══ Selected text ══

Bumblebee-Project / Bumblebee

Bumblebee daemon and client rewritten in C
http://www.bumblebee-project.org/
GNU General Public License v3.0
1.29k stars 142 forks source link

NVIDIA GPU is not supported since 4.8 #810

Open Thaodan opened 8 years ago

Thaodan commented 8 years ago

After updating to linux 4.8 the nvidia driver says your gpu isn't supported when trying to access with primus:

[Okt18 12:54] bbswitch: enabling discrete graphics
[  +0,926684] nvidia: module license 'NVIDIA' taints kernel.
[  +0,000001] Disabling lock debugging due to kernel taint
[  +0,529426] vgaarb: device changed decodes: PCI:0000:01:00.0,olddecodes=io+mem,decodes=none:owns=none
[  +0,000037] NVRM: The NVIDIA GPU 0000:01:00.0 (PCI ID: 10de:13b0)
              NVRM: installed in this system is not supported by the 370.28
              NVRM: NVIDIA Linux driver release.  Please see 'Appendix
              NVRM: A - Supported NVIDIA GPU Products' in this release's
              NVRM: README, available on the Linux driver download page
              NVRM: at www.nvidia.com.

═══

• _Task 1_
Reproduce the passage of the GPU driver thread from "NVIDIA GPU is" to "license 'NVIDIA' taints kernel.".
The text and the rows have no connection to each other.

══ Provided data ══

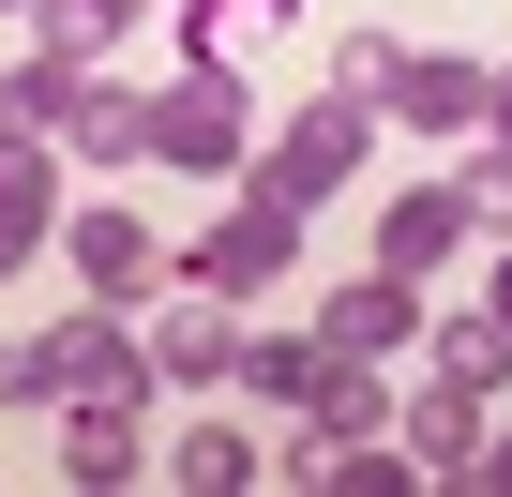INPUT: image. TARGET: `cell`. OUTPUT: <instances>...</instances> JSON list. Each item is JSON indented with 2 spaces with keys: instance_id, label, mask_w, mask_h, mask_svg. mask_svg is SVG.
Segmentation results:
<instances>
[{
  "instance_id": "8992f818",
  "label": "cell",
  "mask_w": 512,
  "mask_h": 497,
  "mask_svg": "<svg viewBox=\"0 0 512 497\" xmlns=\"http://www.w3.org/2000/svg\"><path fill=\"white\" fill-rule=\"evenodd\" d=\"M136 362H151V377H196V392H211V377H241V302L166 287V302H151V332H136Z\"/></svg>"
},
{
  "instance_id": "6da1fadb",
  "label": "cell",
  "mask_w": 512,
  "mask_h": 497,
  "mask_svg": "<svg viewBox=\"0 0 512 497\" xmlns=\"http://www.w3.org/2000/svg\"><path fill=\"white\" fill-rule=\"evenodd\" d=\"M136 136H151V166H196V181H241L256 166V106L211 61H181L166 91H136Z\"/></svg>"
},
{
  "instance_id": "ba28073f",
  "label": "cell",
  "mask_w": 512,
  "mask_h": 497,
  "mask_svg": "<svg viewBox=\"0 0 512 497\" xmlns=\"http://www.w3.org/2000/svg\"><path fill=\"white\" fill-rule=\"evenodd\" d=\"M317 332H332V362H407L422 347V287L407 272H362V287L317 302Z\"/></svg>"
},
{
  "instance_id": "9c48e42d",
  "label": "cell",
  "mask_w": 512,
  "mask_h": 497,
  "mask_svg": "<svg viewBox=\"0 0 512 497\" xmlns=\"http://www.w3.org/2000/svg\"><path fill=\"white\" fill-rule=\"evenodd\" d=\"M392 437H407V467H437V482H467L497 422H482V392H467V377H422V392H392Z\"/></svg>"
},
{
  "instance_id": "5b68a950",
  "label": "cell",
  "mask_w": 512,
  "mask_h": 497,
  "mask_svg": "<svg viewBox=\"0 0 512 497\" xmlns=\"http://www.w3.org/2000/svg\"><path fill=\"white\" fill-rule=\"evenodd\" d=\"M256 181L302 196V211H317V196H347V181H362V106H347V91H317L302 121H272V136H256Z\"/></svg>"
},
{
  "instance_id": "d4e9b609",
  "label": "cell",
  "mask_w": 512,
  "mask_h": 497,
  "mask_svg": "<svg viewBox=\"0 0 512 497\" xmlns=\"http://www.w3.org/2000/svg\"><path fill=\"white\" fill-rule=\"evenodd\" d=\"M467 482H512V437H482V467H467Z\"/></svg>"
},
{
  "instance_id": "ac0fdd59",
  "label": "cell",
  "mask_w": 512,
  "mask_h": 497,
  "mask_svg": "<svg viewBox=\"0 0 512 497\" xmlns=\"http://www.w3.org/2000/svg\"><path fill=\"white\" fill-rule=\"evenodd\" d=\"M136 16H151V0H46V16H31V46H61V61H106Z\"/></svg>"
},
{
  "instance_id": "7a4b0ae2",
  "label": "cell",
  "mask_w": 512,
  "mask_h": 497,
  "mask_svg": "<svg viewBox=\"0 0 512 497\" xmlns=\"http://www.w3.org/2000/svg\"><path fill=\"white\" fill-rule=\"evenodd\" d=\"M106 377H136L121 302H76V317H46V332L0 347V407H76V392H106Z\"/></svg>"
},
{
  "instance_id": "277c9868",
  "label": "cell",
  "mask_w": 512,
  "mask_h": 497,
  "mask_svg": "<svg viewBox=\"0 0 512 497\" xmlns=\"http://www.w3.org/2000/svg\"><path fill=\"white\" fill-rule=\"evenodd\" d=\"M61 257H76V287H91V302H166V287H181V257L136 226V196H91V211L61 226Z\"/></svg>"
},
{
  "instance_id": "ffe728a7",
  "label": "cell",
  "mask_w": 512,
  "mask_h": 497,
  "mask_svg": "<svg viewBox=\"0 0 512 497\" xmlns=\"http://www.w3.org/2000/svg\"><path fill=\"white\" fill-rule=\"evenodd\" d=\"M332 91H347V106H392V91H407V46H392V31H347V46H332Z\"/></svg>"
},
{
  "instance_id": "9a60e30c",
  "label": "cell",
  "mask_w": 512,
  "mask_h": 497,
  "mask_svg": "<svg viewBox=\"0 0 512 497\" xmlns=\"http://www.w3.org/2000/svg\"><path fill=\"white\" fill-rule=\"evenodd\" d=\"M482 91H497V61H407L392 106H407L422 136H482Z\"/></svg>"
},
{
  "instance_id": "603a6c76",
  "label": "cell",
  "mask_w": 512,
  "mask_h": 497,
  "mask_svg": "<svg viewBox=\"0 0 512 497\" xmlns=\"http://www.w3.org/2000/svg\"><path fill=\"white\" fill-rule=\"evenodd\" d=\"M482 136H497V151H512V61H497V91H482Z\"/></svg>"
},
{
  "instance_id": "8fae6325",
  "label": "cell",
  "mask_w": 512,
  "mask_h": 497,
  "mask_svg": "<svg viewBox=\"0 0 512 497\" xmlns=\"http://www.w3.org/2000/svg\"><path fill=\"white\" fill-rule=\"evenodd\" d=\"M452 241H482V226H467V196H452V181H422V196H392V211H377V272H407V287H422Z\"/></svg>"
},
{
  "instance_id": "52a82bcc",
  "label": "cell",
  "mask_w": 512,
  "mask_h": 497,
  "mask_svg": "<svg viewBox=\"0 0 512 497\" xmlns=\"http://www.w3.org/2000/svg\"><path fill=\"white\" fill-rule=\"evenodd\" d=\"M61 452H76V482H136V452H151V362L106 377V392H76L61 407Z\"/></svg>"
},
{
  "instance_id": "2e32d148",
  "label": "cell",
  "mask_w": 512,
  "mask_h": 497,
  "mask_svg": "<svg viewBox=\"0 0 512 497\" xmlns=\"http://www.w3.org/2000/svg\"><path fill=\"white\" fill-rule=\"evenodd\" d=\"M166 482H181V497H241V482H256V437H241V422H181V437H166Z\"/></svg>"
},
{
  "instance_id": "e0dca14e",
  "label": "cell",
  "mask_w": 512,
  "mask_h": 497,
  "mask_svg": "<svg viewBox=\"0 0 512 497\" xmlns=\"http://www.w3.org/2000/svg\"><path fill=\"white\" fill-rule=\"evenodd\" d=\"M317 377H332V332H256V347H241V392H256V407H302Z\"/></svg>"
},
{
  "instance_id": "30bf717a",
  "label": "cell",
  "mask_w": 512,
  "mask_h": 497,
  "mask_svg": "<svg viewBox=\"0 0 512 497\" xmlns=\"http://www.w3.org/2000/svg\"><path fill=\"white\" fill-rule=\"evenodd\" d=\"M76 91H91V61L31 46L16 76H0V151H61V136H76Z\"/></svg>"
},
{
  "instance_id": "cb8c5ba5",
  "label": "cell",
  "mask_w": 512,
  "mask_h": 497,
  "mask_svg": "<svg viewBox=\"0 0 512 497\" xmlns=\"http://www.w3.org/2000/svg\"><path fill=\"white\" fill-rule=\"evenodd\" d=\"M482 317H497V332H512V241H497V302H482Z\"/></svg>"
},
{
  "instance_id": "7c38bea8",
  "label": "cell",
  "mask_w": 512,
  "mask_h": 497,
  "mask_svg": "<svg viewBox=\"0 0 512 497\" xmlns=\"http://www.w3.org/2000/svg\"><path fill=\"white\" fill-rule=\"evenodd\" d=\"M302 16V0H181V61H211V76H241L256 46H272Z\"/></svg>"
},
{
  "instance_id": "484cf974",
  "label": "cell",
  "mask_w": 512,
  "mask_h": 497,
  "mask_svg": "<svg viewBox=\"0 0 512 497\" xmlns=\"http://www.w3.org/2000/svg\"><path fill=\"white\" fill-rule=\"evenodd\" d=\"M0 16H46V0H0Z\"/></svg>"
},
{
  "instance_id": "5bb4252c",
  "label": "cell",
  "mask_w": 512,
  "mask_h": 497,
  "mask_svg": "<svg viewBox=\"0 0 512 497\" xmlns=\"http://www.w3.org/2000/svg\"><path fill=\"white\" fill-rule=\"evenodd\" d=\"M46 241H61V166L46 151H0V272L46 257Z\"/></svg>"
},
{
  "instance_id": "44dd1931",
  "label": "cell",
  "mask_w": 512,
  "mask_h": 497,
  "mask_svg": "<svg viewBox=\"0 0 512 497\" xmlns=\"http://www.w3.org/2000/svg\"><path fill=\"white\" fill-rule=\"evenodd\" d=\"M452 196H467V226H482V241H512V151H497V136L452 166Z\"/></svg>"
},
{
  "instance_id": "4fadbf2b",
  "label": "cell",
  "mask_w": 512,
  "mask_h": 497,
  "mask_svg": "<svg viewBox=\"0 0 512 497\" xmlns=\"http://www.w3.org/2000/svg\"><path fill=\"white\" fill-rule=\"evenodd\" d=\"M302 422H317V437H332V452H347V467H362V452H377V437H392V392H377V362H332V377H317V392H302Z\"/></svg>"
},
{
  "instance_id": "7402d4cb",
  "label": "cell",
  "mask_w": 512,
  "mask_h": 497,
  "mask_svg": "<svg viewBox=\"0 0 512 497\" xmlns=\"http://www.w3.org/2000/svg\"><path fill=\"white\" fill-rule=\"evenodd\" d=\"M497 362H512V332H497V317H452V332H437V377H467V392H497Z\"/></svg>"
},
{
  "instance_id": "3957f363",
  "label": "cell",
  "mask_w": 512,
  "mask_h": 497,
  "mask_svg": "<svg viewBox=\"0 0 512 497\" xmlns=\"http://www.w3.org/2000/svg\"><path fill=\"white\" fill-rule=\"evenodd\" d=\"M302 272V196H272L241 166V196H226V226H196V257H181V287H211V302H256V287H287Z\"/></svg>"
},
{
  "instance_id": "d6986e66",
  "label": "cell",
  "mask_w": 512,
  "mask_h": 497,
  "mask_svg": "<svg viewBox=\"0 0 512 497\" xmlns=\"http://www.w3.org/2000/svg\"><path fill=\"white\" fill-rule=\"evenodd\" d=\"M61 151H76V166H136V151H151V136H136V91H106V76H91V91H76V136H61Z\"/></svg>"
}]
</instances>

═══
══ Provided data ══

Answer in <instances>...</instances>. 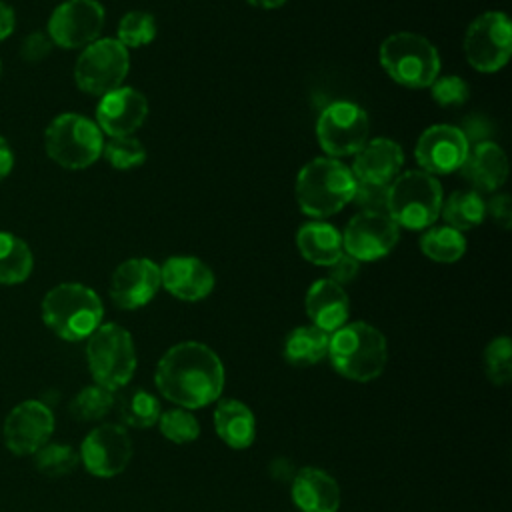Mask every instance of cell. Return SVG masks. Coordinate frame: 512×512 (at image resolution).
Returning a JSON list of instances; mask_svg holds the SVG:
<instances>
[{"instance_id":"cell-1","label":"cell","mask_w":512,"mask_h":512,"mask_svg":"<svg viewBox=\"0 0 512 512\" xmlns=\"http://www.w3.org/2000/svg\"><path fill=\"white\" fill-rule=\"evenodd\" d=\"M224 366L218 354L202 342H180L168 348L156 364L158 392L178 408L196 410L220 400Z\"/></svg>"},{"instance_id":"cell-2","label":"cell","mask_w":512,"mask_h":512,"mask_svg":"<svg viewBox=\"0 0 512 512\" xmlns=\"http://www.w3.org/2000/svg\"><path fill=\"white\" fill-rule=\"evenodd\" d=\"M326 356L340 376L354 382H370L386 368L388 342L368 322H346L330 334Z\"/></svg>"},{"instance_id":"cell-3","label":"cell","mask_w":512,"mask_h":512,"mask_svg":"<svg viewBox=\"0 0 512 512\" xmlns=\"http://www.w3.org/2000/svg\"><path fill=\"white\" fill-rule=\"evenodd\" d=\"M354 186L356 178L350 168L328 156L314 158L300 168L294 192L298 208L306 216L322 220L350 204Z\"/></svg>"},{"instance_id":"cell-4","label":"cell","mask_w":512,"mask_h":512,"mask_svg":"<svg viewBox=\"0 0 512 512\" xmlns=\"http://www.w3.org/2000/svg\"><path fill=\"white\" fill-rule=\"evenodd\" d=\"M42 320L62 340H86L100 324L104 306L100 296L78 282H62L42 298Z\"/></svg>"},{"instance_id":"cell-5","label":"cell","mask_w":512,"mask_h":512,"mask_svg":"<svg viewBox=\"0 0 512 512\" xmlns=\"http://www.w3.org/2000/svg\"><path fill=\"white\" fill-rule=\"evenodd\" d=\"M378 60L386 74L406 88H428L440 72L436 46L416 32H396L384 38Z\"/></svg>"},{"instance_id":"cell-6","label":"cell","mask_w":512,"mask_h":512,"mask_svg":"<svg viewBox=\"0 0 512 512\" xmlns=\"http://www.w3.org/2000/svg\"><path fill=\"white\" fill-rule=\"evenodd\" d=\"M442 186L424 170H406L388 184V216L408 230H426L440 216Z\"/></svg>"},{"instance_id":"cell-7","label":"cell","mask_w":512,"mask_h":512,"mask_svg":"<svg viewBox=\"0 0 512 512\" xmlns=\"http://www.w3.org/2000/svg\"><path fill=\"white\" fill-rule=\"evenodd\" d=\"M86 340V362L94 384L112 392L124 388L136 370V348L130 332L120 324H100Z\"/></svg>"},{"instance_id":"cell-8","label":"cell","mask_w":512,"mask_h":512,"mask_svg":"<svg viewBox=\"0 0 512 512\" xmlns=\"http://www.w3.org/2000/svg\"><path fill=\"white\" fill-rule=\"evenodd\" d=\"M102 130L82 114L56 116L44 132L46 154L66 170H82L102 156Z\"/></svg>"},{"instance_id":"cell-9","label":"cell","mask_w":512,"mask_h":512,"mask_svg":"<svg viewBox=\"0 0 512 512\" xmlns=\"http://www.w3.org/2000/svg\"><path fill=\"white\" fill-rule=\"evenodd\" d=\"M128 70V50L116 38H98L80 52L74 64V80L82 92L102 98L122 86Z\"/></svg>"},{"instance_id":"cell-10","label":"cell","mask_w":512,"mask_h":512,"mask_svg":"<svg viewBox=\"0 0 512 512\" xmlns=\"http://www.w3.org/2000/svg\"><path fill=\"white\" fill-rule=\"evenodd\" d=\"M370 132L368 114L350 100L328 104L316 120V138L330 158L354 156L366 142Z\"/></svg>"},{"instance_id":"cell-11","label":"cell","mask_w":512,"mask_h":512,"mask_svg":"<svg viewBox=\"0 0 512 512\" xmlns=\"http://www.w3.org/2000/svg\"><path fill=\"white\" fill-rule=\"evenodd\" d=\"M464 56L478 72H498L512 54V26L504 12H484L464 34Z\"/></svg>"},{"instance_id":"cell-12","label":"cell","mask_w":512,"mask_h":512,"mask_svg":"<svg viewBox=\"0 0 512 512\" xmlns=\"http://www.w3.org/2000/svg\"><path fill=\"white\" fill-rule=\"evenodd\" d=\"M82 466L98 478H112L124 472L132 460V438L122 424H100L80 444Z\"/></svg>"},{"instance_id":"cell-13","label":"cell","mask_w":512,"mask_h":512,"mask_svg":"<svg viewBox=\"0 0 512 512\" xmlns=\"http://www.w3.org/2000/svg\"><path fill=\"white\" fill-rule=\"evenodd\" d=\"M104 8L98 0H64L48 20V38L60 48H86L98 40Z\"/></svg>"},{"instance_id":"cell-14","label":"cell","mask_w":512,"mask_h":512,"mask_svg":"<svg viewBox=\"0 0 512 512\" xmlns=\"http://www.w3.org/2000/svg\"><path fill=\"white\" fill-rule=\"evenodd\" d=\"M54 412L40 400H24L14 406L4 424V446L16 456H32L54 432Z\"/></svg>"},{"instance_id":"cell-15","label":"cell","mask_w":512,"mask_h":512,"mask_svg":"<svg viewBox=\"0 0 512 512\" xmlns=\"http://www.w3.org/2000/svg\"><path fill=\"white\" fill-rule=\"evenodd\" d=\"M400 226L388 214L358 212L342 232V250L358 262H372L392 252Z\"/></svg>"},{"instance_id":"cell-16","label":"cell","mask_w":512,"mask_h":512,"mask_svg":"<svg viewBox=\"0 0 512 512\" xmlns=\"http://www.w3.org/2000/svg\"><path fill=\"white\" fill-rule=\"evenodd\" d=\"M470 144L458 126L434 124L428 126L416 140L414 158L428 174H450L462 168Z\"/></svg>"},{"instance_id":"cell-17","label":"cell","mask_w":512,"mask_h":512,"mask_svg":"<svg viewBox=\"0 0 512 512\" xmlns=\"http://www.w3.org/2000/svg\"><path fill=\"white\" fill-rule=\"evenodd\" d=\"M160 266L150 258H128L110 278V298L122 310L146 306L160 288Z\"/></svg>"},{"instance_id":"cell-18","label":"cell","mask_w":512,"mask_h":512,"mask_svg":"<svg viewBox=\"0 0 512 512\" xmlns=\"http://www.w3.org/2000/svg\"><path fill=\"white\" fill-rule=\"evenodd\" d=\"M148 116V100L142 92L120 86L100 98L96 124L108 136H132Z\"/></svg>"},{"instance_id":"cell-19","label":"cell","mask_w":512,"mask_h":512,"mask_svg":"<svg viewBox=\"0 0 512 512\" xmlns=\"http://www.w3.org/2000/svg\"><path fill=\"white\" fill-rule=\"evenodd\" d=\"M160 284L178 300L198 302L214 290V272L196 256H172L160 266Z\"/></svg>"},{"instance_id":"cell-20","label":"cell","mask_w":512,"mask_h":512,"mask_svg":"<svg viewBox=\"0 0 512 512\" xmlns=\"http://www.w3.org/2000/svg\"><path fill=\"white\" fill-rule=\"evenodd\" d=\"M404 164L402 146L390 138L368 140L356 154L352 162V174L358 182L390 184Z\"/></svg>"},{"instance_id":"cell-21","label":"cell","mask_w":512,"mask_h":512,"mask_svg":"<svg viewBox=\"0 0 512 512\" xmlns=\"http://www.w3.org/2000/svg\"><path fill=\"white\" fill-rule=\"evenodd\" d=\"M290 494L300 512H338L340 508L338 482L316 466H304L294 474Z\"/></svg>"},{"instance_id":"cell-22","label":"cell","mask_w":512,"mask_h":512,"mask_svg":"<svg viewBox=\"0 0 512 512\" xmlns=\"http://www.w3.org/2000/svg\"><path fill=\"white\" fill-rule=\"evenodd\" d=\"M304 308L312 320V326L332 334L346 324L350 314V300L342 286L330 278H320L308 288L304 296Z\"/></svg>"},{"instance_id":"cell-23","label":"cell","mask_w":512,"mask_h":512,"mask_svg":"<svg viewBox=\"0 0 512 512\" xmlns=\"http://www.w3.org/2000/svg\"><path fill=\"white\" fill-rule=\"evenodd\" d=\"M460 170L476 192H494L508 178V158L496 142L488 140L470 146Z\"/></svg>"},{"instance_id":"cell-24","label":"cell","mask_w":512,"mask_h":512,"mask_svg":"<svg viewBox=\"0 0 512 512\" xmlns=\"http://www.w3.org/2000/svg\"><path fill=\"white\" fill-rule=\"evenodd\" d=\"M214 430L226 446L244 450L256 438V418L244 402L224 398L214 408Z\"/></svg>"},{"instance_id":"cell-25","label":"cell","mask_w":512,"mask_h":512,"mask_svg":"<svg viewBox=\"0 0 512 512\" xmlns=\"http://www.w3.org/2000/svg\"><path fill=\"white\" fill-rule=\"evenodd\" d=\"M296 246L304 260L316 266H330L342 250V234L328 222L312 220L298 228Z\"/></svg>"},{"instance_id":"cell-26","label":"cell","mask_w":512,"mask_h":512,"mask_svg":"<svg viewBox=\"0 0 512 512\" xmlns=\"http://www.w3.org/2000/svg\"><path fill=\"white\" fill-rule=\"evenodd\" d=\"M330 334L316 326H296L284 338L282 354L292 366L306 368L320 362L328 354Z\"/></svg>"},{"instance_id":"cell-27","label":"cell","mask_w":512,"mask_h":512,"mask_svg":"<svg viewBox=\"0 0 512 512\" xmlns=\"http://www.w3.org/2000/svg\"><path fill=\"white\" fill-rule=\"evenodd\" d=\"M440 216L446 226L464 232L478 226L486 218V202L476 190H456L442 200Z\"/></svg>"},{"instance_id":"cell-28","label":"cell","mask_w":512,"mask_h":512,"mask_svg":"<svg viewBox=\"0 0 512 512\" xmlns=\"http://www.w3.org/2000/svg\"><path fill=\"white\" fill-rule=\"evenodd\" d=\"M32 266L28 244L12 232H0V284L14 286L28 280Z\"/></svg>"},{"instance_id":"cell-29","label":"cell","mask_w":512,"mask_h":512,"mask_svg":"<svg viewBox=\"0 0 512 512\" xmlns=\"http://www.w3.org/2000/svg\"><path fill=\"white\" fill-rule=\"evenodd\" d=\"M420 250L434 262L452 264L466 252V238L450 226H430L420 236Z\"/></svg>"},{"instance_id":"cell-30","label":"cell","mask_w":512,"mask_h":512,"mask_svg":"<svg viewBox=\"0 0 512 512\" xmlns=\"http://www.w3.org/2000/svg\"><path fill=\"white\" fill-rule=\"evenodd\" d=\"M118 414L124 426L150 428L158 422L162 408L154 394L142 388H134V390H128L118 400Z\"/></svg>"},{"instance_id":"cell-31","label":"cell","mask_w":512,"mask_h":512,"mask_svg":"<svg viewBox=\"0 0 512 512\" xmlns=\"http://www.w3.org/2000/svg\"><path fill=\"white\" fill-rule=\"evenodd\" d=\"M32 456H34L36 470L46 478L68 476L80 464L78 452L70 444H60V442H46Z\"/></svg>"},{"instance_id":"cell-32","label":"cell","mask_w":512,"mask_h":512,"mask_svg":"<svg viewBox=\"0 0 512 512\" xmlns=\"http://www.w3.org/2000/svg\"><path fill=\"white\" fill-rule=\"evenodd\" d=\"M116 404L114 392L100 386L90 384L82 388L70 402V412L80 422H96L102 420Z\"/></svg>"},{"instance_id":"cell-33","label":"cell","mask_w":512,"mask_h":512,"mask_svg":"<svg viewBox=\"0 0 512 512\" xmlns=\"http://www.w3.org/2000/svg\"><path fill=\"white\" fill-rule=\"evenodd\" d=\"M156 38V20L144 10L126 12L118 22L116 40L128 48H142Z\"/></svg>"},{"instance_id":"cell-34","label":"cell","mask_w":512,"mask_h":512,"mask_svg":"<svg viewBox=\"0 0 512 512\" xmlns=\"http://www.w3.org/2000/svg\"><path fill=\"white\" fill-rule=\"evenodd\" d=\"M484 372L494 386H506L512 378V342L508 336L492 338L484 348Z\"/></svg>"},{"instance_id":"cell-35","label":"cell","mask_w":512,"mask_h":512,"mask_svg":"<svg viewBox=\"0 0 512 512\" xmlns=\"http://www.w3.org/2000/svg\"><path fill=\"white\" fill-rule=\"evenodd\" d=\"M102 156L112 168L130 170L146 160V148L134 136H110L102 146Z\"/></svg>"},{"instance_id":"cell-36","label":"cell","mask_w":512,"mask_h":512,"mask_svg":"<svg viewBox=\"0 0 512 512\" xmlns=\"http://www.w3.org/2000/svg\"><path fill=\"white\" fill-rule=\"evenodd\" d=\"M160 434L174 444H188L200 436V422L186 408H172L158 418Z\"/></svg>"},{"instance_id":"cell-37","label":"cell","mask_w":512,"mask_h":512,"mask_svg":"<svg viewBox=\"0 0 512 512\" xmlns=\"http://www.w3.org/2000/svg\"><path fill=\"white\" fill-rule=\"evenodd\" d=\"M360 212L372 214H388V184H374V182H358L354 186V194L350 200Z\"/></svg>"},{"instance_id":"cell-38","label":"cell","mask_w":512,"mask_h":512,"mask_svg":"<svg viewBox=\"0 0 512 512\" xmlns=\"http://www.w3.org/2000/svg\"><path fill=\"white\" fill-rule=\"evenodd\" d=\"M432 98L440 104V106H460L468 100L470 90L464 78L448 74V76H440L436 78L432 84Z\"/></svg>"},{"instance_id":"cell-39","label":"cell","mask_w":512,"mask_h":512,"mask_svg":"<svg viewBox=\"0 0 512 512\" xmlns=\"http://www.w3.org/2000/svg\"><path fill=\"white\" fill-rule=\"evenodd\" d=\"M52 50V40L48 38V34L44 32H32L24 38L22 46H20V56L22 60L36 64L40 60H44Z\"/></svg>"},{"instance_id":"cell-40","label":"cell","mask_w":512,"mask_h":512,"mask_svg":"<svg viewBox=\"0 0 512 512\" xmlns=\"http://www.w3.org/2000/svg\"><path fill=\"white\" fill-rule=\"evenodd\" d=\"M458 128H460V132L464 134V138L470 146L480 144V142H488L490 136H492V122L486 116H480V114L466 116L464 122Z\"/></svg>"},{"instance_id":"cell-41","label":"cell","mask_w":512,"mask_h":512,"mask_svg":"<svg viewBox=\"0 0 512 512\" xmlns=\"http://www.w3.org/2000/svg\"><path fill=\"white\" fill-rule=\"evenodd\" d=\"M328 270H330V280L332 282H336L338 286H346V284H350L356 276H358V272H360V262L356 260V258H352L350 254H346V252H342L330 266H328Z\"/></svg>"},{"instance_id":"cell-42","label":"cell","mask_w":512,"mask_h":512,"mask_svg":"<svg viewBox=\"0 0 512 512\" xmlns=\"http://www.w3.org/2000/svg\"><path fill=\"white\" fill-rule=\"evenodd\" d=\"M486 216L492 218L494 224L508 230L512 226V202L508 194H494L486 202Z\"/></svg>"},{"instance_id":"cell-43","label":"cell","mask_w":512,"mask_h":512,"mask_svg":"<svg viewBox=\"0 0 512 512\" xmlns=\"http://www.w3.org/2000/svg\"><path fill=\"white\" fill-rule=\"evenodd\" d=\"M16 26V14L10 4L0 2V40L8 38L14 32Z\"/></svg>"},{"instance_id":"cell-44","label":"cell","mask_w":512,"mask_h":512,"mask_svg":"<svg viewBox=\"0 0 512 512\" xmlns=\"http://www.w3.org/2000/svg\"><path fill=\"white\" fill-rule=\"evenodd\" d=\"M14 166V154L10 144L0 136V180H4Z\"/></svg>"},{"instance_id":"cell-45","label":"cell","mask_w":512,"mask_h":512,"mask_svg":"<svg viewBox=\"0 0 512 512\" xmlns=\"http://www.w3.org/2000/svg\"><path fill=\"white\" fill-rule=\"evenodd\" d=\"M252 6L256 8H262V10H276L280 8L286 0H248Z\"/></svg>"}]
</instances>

═══

• _Task 2_
In the segmentation rows, rewrite the lines from the line with "mask_svg is SVG." to the line with "136H151V166H196V181H241L256 166V106L211 61H181L166", replacing "JSON list" with "JSON array" and changing nothing else. Give only those lines, and leave the pictures out.

• _Written solution 1_
NVIDIA GPU is not supported since 4.8 #810

Open Thaodan opened 8 years ago

Thaodan commented 8 years ago

After updating to linux 4.8 the nvidia driver says your gpu isn't supported when trying to access with primus:

[Okt18 12:54] bbswitch: enabling discrete graphics
[  +0,926684] nvidia: module license 'NVIDIA' taints kernel.

• _Written solution 2_
INPUT: image. TARGET: `cell`. OUTPUT: <instances>...</instances> JSON array. Each item is JSON indented with 2 spaces with keys: instance_id, label, mask_w, mask_h, mask_svg. mask_svg is SVG.
Segmentation results:
<instances>
[{
  "instance_id": "8992f818",
  "label": "cell",
  "mask_w": 512,
  "mask_h": 497,
  "mask_svg": "<svg viewBox=\"0 0 512 497\" xmlns=\"http://www.w3.org/2000/svg\"><path fill=\"white\" fill-rule=\"evenodd\" d=\"M136 362H151V377H196V392H211V377H241V302L166 287V302H151V332H136Z\"/></svg>"
},
{
  "instance_id": "6da1fadb",
  "label": "cell",
  "mask_w": 512,
  "mask_h": 497,
  "mask_svg": "<svg viewBox=\"0 0 512 497\" xmlns=\"http://www.w3.org/2000/svg\"><path fill=\"white\" fill-rule=\"evenodd\" d=\"M136 136H151V166H196V181H241L256 166V106L211 61H181L166 91H136Z\"/></svg>"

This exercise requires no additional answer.